Start of SUPPLIED MATERIAL
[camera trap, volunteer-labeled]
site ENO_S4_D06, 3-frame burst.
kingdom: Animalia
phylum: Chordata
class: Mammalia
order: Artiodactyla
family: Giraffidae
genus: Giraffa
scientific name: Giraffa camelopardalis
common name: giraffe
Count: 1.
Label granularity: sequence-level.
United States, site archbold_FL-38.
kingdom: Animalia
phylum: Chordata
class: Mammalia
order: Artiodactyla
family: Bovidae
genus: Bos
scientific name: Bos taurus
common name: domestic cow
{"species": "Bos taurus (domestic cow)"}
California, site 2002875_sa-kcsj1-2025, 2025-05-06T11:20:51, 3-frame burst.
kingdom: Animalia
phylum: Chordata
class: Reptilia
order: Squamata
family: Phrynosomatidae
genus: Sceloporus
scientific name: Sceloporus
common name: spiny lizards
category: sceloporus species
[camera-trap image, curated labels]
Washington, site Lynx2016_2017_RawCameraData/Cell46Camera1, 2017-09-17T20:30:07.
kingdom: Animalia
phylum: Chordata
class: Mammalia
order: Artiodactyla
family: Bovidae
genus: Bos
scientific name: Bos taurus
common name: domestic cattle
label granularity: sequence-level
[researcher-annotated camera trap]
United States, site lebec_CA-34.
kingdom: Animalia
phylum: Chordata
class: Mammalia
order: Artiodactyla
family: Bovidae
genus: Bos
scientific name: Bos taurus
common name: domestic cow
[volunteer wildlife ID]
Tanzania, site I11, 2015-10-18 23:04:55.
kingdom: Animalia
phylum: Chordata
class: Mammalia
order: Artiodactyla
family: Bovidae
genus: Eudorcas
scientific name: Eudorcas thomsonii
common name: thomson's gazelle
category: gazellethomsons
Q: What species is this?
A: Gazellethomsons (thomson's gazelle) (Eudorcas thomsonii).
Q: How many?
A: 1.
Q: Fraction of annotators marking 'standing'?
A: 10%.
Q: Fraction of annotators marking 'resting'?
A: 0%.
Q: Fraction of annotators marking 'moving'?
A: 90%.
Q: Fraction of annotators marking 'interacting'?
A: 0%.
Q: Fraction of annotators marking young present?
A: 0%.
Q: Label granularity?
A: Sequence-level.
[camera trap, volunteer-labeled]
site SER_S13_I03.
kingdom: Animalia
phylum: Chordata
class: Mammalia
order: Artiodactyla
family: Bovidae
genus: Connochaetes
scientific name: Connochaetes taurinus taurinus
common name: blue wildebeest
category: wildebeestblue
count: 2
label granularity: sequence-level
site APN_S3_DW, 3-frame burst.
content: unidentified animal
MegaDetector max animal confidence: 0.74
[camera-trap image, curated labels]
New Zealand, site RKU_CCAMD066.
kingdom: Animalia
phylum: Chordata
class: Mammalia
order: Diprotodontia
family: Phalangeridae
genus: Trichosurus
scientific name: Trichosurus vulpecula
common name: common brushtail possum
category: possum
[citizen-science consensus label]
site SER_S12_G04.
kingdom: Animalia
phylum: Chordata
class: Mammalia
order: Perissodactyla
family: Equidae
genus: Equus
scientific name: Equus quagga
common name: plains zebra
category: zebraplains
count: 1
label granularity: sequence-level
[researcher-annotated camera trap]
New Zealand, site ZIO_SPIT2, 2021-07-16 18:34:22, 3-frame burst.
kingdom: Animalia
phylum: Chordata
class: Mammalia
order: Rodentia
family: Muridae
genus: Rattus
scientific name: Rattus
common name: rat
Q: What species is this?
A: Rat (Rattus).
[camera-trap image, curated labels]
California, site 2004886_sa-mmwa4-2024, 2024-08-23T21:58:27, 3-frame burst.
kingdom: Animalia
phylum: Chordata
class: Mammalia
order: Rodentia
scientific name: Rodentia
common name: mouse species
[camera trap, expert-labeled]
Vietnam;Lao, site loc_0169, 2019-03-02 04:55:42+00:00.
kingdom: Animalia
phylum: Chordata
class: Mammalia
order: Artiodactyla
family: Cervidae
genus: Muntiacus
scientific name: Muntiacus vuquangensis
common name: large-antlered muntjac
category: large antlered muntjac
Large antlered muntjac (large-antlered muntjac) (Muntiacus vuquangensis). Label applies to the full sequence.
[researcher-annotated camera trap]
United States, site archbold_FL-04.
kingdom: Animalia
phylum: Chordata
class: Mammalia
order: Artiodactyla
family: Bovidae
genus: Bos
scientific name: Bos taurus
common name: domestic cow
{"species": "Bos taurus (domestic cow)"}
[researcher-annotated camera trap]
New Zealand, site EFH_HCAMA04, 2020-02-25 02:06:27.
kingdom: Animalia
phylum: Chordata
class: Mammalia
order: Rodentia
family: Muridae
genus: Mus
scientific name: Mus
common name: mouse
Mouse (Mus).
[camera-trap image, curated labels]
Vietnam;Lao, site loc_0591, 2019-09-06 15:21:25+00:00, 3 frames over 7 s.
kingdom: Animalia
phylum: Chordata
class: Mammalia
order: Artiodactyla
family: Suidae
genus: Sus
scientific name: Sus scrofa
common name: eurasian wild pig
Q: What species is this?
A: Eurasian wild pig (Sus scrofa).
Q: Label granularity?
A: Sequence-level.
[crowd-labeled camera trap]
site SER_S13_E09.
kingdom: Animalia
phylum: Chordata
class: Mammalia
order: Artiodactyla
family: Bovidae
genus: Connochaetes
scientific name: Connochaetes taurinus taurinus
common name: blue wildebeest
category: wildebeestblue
End of SUPPLIED MATERIAL
TASK TO CARRY OUT
Write the material out again word for word.

RESULT BELOW
[camera trap, volunteer-labeled]
site ENO_S4_D06, 3-frame burst.
kingdom: Animalia
phylum: Chordata
class: Mammalia
order: Artiodactyla
family: Giraffidae
genus: Giraffa
scientific name: Giraffa camelopardalis
common name: giraffe
Count: 1.
Label granularity: sequence-level.
United States, site archbold_FL-38.
kingdom: Animalia
phylum: Chordata
class: Mammalia
order: Artiodactyla
family: Bovidae
genus: Bos
scientific name: Bos taurus
common name: domestic cow
{"species": "Bos taurus (domestic cow)"}
California, site 2002875_sa-kcsj1-2025, 2025-05-06T11:20:51, 3-frame burst.
kingdom: Animalia
phylum: Chordata
class: Reptilia
order: Squamata
family: Phrynosomatidae
genus: Sceloporus
scientific name: Sceloporus
common name: spiny lizards
category: sceloporus species
[camera-trap image, curated labels]
Washington, site Lynx2016_2017_RawCameraData/Cell46Camera1, 2017-09-17T20:30:07.
kingdom: Animalia
phylum: Chordata
class: Mammalia
order: Artiodactyla
family: Bovidae
genus: Bos
scientific name: Bos taurus
common name: domestic cattle
label granularity: sequence-level
[researcher-annotated camera trap]
United States, site lebec_CA-34.
kingdom: Animalia
phylum: Chordata
class: Mammalia
order: Artiodactyla
family: Bovidae
genus: Bos
scientific name: Bos taurus
common name: domestic cow
[volunteer wildlife ID]
Tanzania, site I11, 2015-10-18 23:04:55.
kingdom: Animalia
phylum: Chordata
class: Mammalia
order: Artiodactyla
family: Bovidae
genus: Eudorcas
scientific name: Eudorcas thomsonii
common name: thomson's gazelle
category: gazellethomsons
Q: What species is this?
A: Gazellethomsons (thomson's gazelle) (Eudorcas thomsonii).
Q: How many?
A: 1.
Q: Fraction of annotators marking 'standing'?
A: 10%.
Q: Fraction of annotators marking 'resting'?
A: 0%.
Q: Fraction of annotators marking 'moving'?
A: 90%.
Q: Fraction of annotators marking 'interacting'?
A: 0%.
Q: Fraction of annotators marking young present?
A: 0%.
Q: Label granularity?
A: Sequence-level.
[camera trap, volunteer-labeled]
site SER_S13_I03.
kingdom: Animalia
phylum: Chordata
class: Mammalia
order: Artiodactyla
family: Bovidae
genus: Connochaetes
scientific name: Connochaetes taurinus taurinus
common name: blue wildebeest
category: wildebeestblue
count: 2
label granularity: sequence-level
site APN_S3_DW, 3-frame burst.
content: unidentified animal
MegaDetector max animal confidence: 0.74
[camera-trap image, curated labels]
New Zealand, site RKU_CCAMD066.
kingdom: Animalia
phylum: Chordata
class: Mammalia
order: Diprotodontia
family: Phalangeridae
genus: Trichosurus
scientific name: Trichosurus vulpecula
common name: common brushtail possum
category: possum
[citizen-science consensus label]
site SER_S12_G04.
kingdom: Animalia
phylum: Chordata
class: Mammalia
order: Perissodactyla
family: Equidae
genus: Equus
scientific name: Equus quagga
common name: plains zebra
category: zebraplains
count: 1
label granularity: sequence-level
[researcher-annotated camera trap]
New Zealand, site ZIO_SPIT2, 2021-07-16 18:34:22, 3-frame burst.
kingdom: Animalia
phylum: Chordata
class: Mammalia
order: Rodentia
family: Muridae
genus: Rattus
scientific name: Rattus
common name: rat
Q: What species is this?
A: Rat (Rattus).
[camera-trap image, curated labels]
California, site 2004886_sa-mmwa4-2024, 2024-08-23T21:58:27, 3-frame burst.
kingdom: Animalia
phylum: Chordata
class: Mammalia
order: Rodentia
scientific name: Rodentia
common name: mouse species
[camera trap, expert-labeled]
Vietnam;Lao, site loc_0169, 2019-03-02 04:55:42+00:00.
kingdom: Animalia
phylum: Chordata
class: Mammalia
order: Artiodactyla
family: Cervidae
genus: Muntiacus
scientific name: Muntiacus vuquangensis
common name: large-antlered muntjac
category: large antlered muntjac
Large antlered muntjac (large-antlered muntjac) (Muntiacus vuquangensis). Label applies to the full sequence.
[researcher-annotated camera trap]
United States, site archbold_FL-04.
kingdom: Animalia
phylum: Chordata
class: Mammalia
order: Artiodactyla
family: Bovidae
genus: Bos
scientific name: Bos taurus
common name: domestic cow
{"species": "Bos taurus (domestic cow)"}
[researcher-annotated camera trap]
New Zealand, site EFH_HCAMA04, 2020-02-25 02:06:27.
kingdom: Animalia
phylum: Chordata
class: Mammalia
order: Rodentia
family: Muridae
genus: Mus
scientific name: Mus
common name: mouse
Mouse (Mus).
[camera-trap image, curated labels]
Vietnam;Lao, site loc_0591, 2019-09-06 15:21:25+00:00, 3 frames over 7 s.
kingdom: Animalia
phylum: Chordata
class: Mammalia
order: Artiodactyla
family: Suidae
genus: Sus
scientific name: Sus scrofa
common name: eurasian wild pig
Q: What species is this?
A: Eurasian wild pig (Sus scrofa).
Q: Label granularity?
A: Sequence-level.
[crowd-labeled camera trap]
site SER_S13_E09.
kingdom: Animalia
phylum: Chordata
class: Mammalia
order: Artiodactyla
family: Bovidae
genus: Connochaetes
scientific name: Connochaetes taurinus taurinus
common name: blue wildebeest
category: wildebeestblue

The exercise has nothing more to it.